1960- Johnny Cash plays his first free concert at San Quentin Prison. Merle Haggard is among the inmate audience.

January 1

One of Johnny Cash's most iconic live albums is Johnny Cash at San Quentin (1969). By the late sixties and the live album recording, Cash has cemented his reputation as a music industry outsider. He identified with convicts in a way most musicians couldn't, producing a sound that inmates in prisons all over the U.S. could relate with. Cash never spent more than a few overnight stays in jail, just enough for him to understand he didn't want a life of crime.

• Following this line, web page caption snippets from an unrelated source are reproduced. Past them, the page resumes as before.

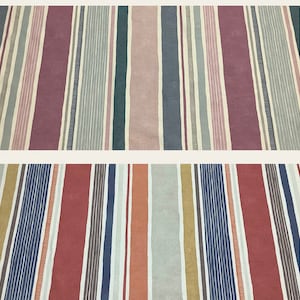Tela de algodón a rayas Fryetts Marcel. Para tapicería, cortinas, cojines, manualidades, persianas romanas, pantallas de lámparas y tapicería.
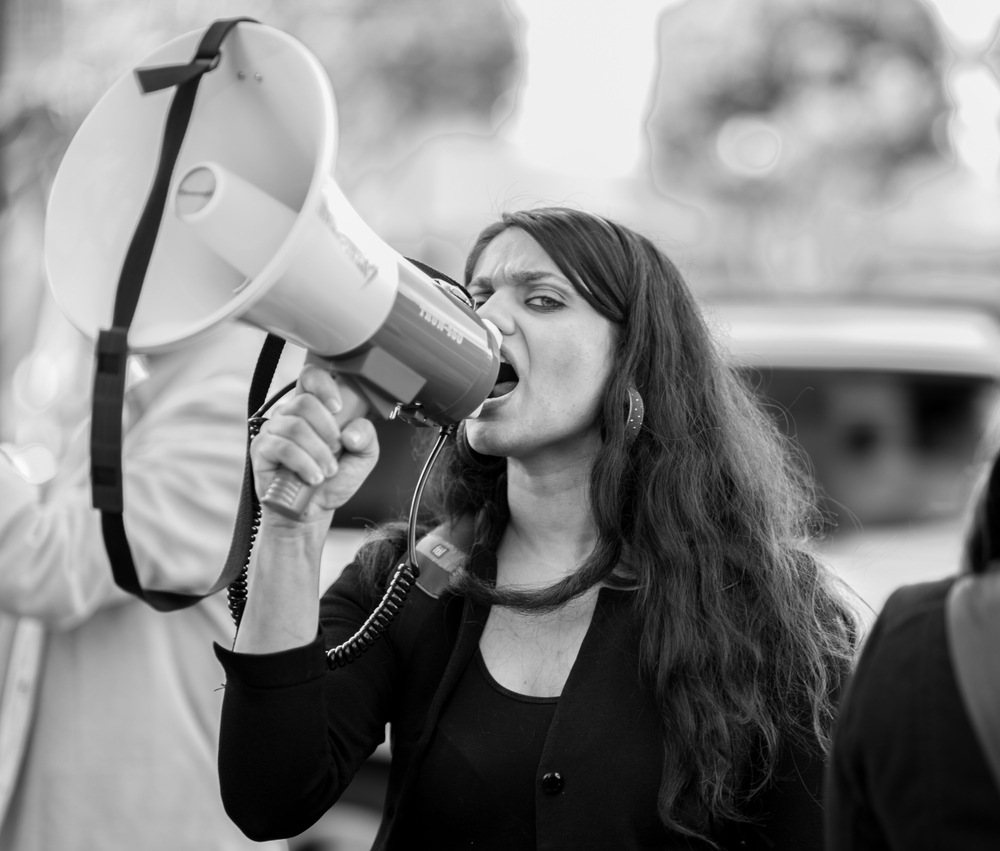 DxE organizer Priya Sawhney speaking out at the Whole Foods demonstration on January 11, 2015.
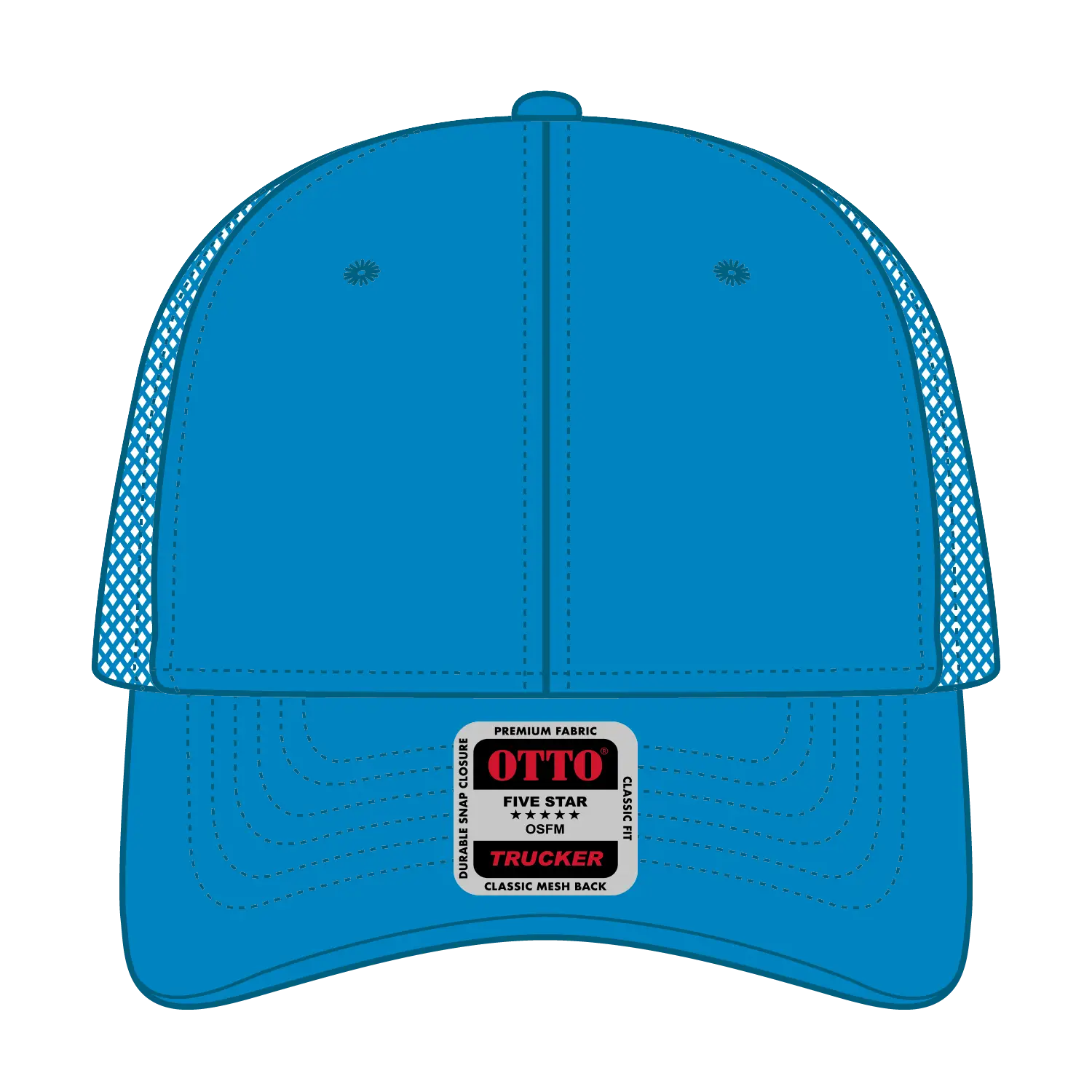 OTTO 83-473 6 Panel Low Profile Mesh Back Trucker Cap - Lake Blue - Lake Blue / 6 1/2’’ - 7 5/8’’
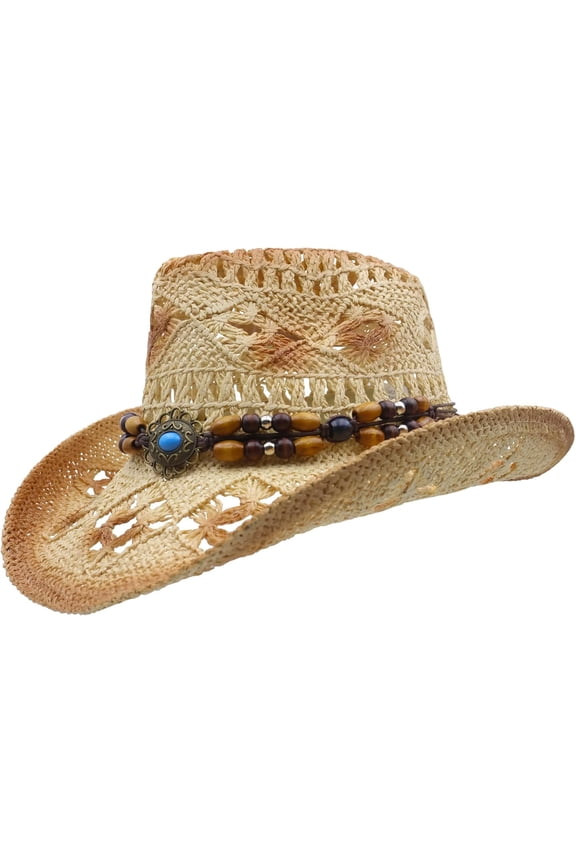 Straw Cowboy Hat Men's Women's Classic Vintage Western Straw Cowgirl Hat Sun Hat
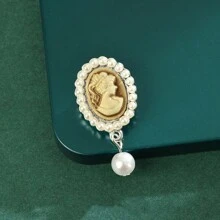 1 件复古优雅淑女头系列胸针 - 高端淑女时尚礼服别针多用途配饰礼服配饰别针适用于衣服包包饰品背包适用于学校办公室配饰衬衫夹克珠宝万圣节衣服别针有趣可爱的教师礼物 - 彩色 - 查看 18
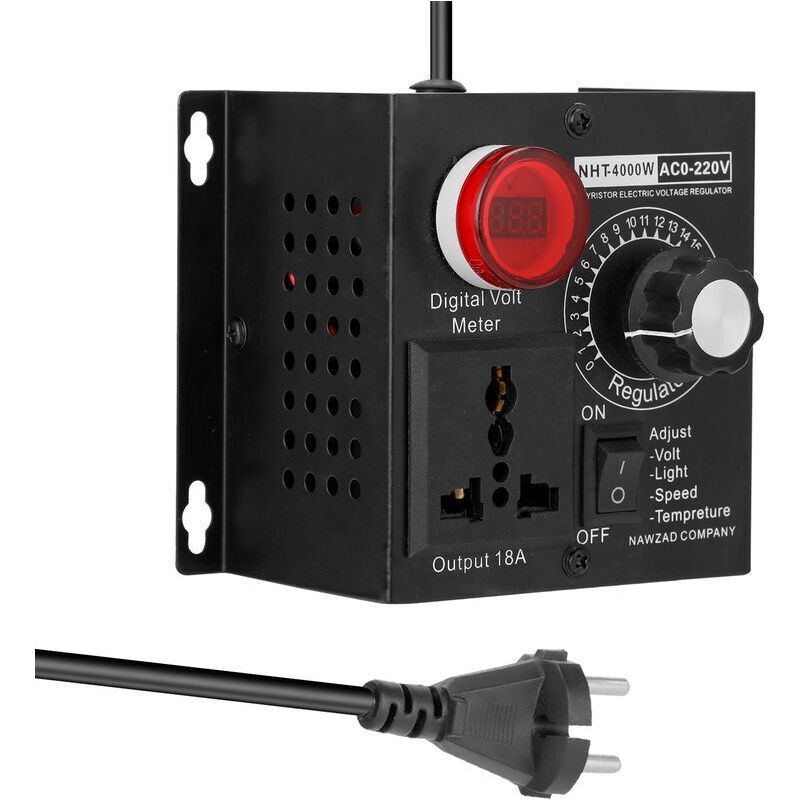 Ac 220v 10a 4000w Kompakter Regler Variable Spannung Geschwindigkeit Tragbare Temperatur Licht Spannungsanpassbarer Dimmer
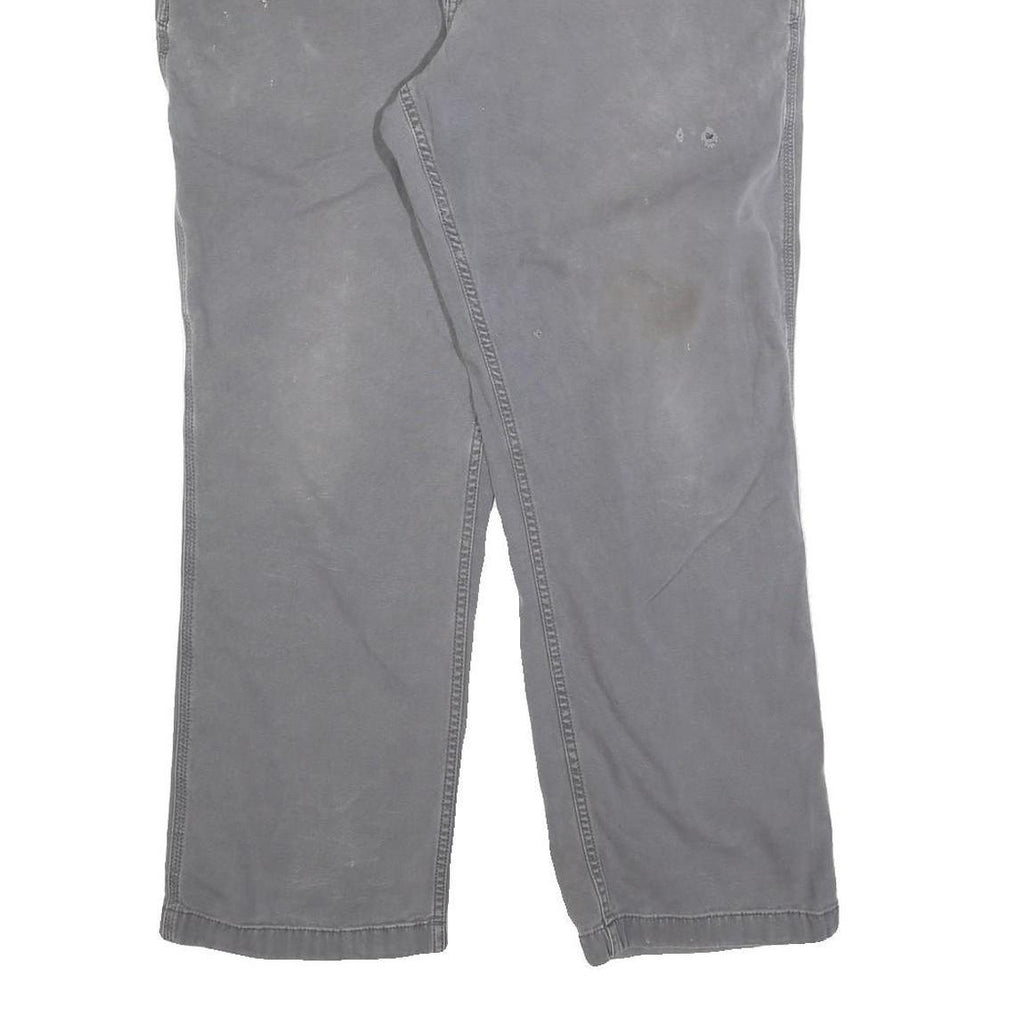 CARHARTT Mens Relaxed Grey Cotton Blend Zip Trousers W38 L30 Workwear Casual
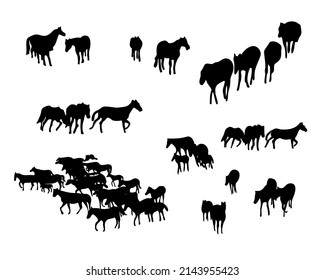Set of horse silhouette in line art style.Horse vector by hand drawing.Horse tattoo on white background.Illustration of a herd of horses running in the meadow
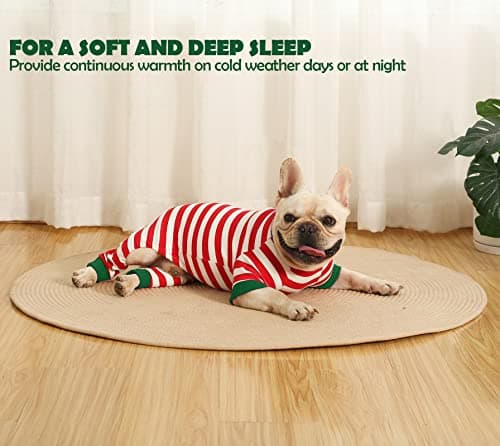 Sychien Dog Christmas Pajamas Medium,Red and White Striped Pjs for Boy Girl Dogs,Thermal Warm Cotton Christmas Holiday Jumpsuit,M view 4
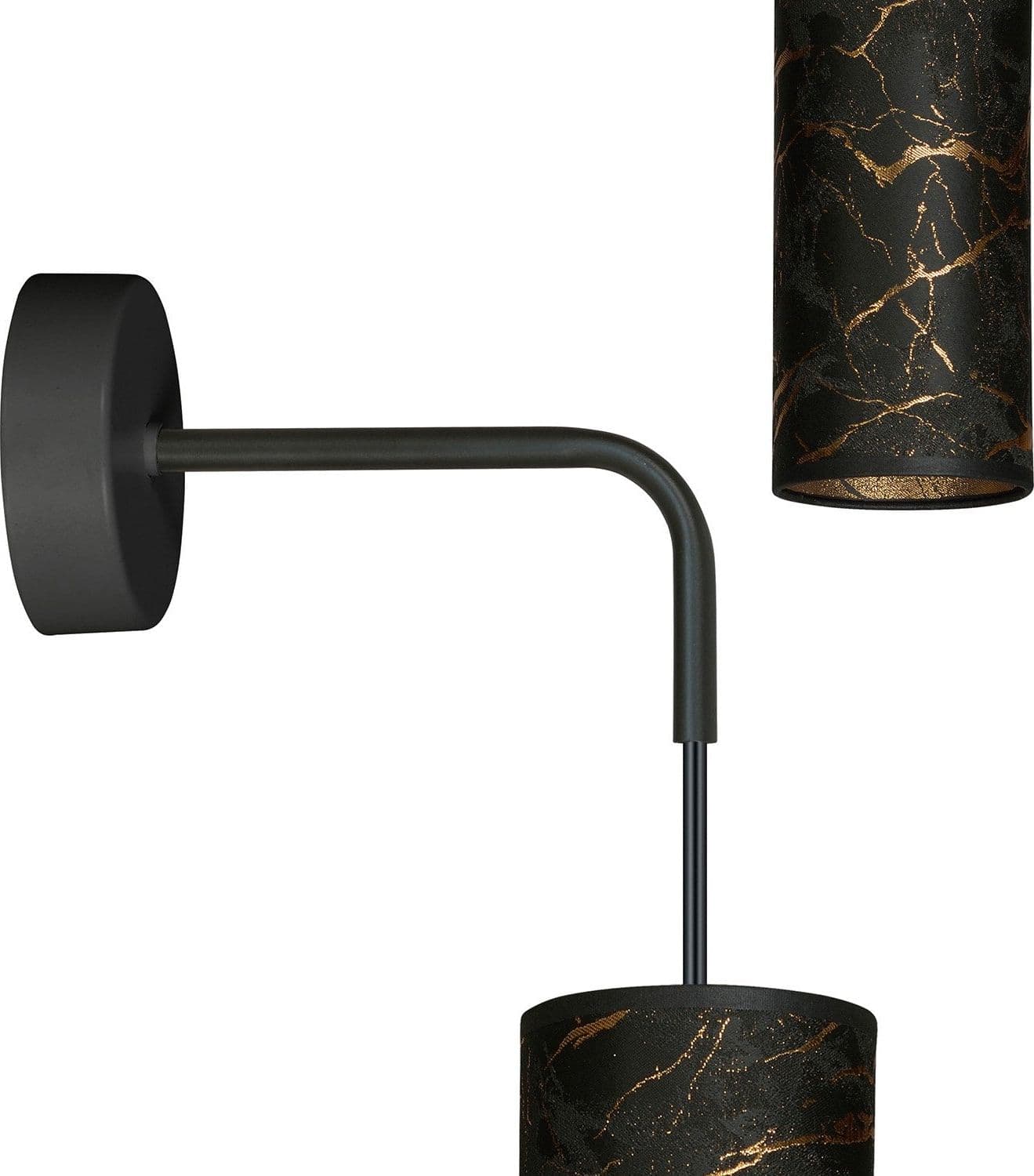 Applique 1 Luce Karli In Acciaio Nero E Paralume Effetto Marmo Dorato in Applique LuceArt - Montecorvino Pugliano, commercioVirtuoso.it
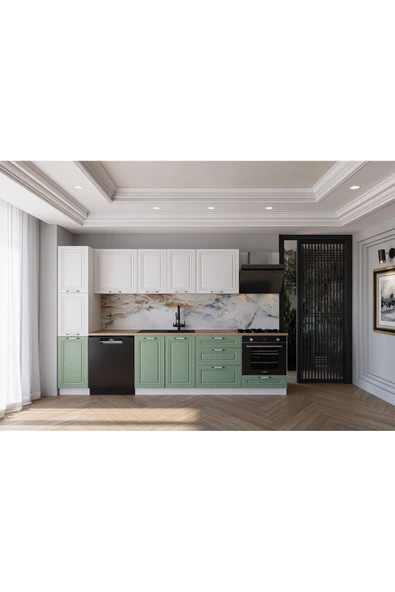 visasconcept 300 Cm Mdf Gövde Membran Kapak Üç Çekmeceli Tuba Hazır Mutfak - Su Yeşili - Beyaz (TEZGAH DAHİL) ürün görseli 1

Johnny Cash Plays At San Quentin

When Cash played San Quentin for the first time on January 1, 1960, the future country music recording legend Merle Haggard was an inmate. Haggard was just a kid, 19 years old and sentenced to prison for armed robbery. He credits Cash with turning his life away from crime to music, and the rest is country music history.

A few years later, Johnny Cash was back in the states and getting airplay time with "Folsom Prison Blues." This was Cash's second hit single, released in 1955.

Cash’s Passion for Reform

Johnny Cash went on to play several free concerts for prison populations throughout his career. He also testified before Congress in 1972 about prison reform. Redemption, even for criminals, was a theme Cash faithfully believed in.

Cash reportedly developed an interest in life behind prison walls when he saw a movie called Inside the Walls of Folsom Prison while serving with the U.S. Air Force Security Service in 1951. He was serving in West Germany when he saw the movie, a fictional story about a ruthless inmate in pre-reformed Folsom Prison. Before 1944 when California prison reform took place, Folsom was notorious for the harsh torture of its inmates.